What to do → Could you update the material below so that every "camera" becomes "viewer", keeping everything else unchanged and leaving the pictures out of your answer?

Entries →
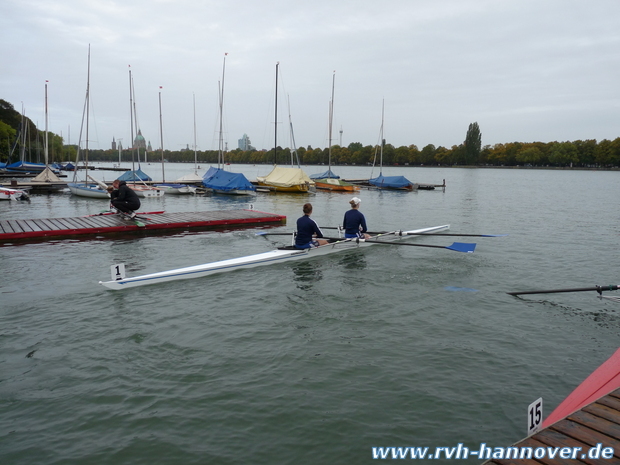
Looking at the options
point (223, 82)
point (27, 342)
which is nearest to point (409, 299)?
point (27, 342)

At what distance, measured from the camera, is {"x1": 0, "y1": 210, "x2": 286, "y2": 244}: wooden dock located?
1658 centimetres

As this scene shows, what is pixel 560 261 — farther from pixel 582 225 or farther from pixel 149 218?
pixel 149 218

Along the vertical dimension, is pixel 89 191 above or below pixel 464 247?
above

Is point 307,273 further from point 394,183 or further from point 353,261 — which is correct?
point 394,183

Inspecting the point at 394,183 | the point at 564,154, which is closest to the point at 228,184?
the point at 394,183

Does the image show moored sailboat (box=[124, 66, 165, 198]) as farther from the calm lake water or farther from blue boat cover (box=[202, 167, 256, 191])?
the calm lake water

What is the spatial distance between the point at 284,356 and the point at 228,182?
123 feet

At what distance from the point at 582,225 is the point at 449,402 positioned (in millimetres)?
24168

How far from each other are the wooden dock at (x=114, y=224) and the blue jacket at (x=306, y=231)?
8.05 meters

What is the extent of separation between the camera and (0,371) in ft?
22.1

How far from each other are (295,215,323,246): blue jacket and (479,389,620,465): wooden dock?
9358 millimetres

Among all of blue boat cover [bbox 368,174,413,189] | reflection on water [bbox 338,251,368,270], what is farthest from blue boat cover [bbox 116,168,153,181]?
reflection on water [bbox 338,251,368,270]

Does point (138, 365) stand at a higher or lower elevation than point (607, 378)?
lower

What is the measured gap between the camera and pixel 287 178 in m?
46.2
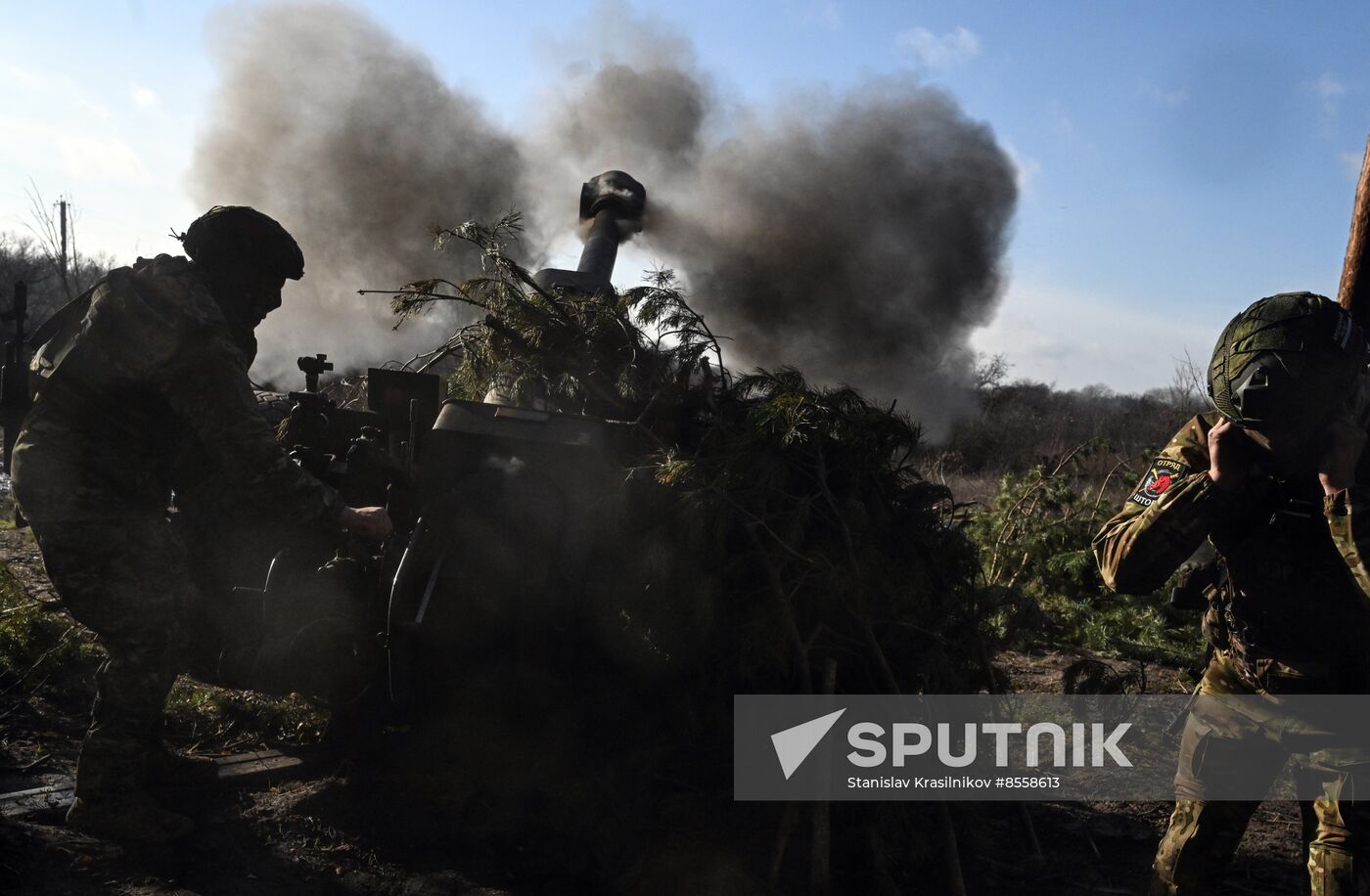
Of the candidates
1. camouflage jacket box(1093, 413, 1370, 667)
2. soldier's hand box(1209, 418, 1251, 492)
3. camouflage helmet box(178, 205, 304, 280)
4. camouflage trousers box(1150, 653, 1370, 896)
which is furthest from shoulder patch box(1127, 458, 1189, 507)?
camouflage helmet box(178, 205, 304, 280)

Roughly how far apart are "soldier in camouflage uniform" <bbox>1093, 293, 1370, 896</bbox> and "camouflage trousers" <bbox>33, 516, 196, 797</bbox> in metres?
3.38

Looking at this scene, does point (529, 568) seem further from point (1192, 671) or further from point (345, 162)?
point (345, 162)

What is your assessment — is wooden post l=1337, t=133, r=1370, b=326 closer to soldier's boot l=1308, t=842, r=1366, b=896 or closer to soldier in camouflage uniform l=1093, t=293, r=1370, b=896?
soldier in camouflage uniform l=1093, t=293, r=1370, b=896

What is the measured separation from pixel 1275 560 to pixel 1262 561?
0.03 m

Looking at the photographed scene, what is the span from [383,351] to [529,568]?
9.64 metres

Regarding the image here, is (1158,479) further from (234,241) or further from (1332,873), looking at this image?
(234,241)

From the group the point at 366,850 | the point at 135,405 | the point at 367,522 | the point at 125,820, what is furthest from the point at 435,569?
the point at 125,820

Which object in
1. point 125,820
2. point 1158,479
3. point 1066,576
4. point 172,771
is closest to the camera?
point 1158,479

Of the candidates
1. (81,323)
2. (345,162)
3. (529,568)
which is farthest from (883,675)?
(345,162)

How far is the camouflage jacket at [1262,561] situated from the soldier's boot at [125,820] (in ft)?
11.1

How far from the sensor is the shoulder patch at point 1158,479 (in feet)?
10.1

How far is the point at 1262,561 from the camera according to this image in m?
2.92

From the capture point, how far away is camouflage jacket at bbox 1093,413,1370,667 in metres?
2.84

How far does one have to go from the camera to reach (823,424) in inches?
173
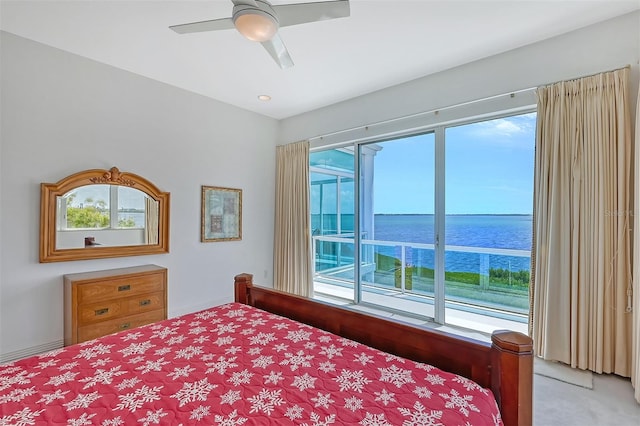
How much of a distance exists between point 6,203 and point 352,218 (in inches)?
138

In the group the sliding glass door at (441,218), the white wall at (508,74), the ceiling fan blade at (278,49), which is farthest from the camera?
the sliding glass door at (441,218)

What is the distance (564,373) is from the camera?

Exercise solution →
Looking at the options
point (223, 82)
point (27, 342)
which is nearest to point (409, 299)?
point (27, 342)

At what distance, measured from the viewer, is {"x1": 0, "y1": 210, "x2": 286, "y2": 244}: wooden dock located?
1658 centimetres

As this scene shows, what is pixel 560 261 — farther from pixel 582 225 or farther from pixel 149 218?
pixel 149 218

Along the vertical dimension, is pixel 89 191 above or below pixel 464 247?
above

Is point 307,273 further from point 394,183 or further from point 353,261 — which is correct?
point 394,183

Inspecting the point at 394,183 | the point at 564,154, which is closest to the point at 228,184?
the point at 394,183

Does the image show moored sailboat (box=[124, 66, 165, 198]) as farther from the calm lake water or farther from blue boat cover (box=[202, 167, 256, 191])?
the calm lake water

What is the spatial distance between the point at 284,356 and the point at 228,182?
123 feet

At what distance from the point at 582,225 is the point at 449,402 positioned (in millimetres)?
24168

How far from each other are the wooden dock at (x=114, y=224) and the blue jacket at (x=306, y=231)?
8.05 meters

What is the extent of separation between the viewer and (0,371) in ft?
22.1

How far from each other are (295,215,323,246): blue jacket and (479,389,620,465): wooden dock?
9358 millimetres

Among all of blue boat cover [bbox 368,174,413,189] | reflection on water [bbox 338,251,368,270], what is farthest from blue boat cover [bbox 116,168,153,181]?
reflection on water [bbox 338,251,368,270]

Does point (138, 365) stand at a higher or lower elevation than point (607, 378)?
lower

What is the measured gap between the viewer and pixel 287 178 in m?
46.2
Of the candidates
1. camouflage jacket box(1093, 413, 1370, 667)
2. soldier's hand box(1209, 418, 1251, 492)
3. camouflage helmet box(178, 205, 304, 280)
4. camouflage trousers box(1150, 653, 1370, 896)
which is furthest from shoulder patch box(1127, 458, 1189, 507)?
camouflage helmet box(178, 205, 304, 280)

Roughly how far apart are "soldier in camouflage uniform" <bbox>1093, 293, 1370, 896</bbox> and "camouflage trousers" <bbox>33, 516, 196, 797</bbox> in metres?
3.38

Looking at this scene, does point (529, 568) seem further from point (1192, 671) or further from point (345, 162)?
point (345, 162)

What is your assessment — is wooden post l=1337, t=133, r=1370, b=326 closer to soldier's boot l=1308, t=842, r=1366, b=896 or closer to soldier in camouflage uniform l=1093, t=293, r=1370, b=896?
soldier in camouflage uniform l=1093, t=293, r=1370, b=896

What is the measured separation from pixel 1275 560 to pixel 1262 561?
0.03 m

Looking at the photographed scene, what is the span from [383,351] to [529,568]?
9.64 metres

Regarding the image here, is (1158,479) further from (234,241) or further from (1332,873), looking at this image?
(234,241)

From the group the point at 366,850 | the point at 135,405 | the point at 367,522 | the point at 125,820, what is furthest from the point at 435,569?
the point at 125,820

Which object in
1. point 125,820
2. point 1158,479
3. point 1066,576
4. point 172,771
is closest to the viewer?
point 1158,479

Of the candidates
1. (81,323)
2. (345,162)
3. (529,568)
which is farthest from (883,675)?
(345,162)

How far is the camouflage jacket at [1262,561] situated from the soldier's boot at [125,820] (in ft)?
11.1

How far from the sensor is the shoulder patch at point 1158,479 (in feet)?
10.1

How far is the point at 1262,561 from the viewer according to this image in m?
2.92

From the capture point, how far away is camouflage jacket at bbox 1093,413,1370,667 in metres?
2.84

How far does one have to go from the viewer to reach (823,424) in inches?
173
How much of a distance exists between point 6,203 and point 352,218 (in inches)?
138

In the group the sliding glass door at (441,218), the white wall at (508,74), the ceiling fan blade at (278,49), which is farthest from the viewer?
the sliding glass door at (441,218)

What is the distance (564,373) is from the viewer?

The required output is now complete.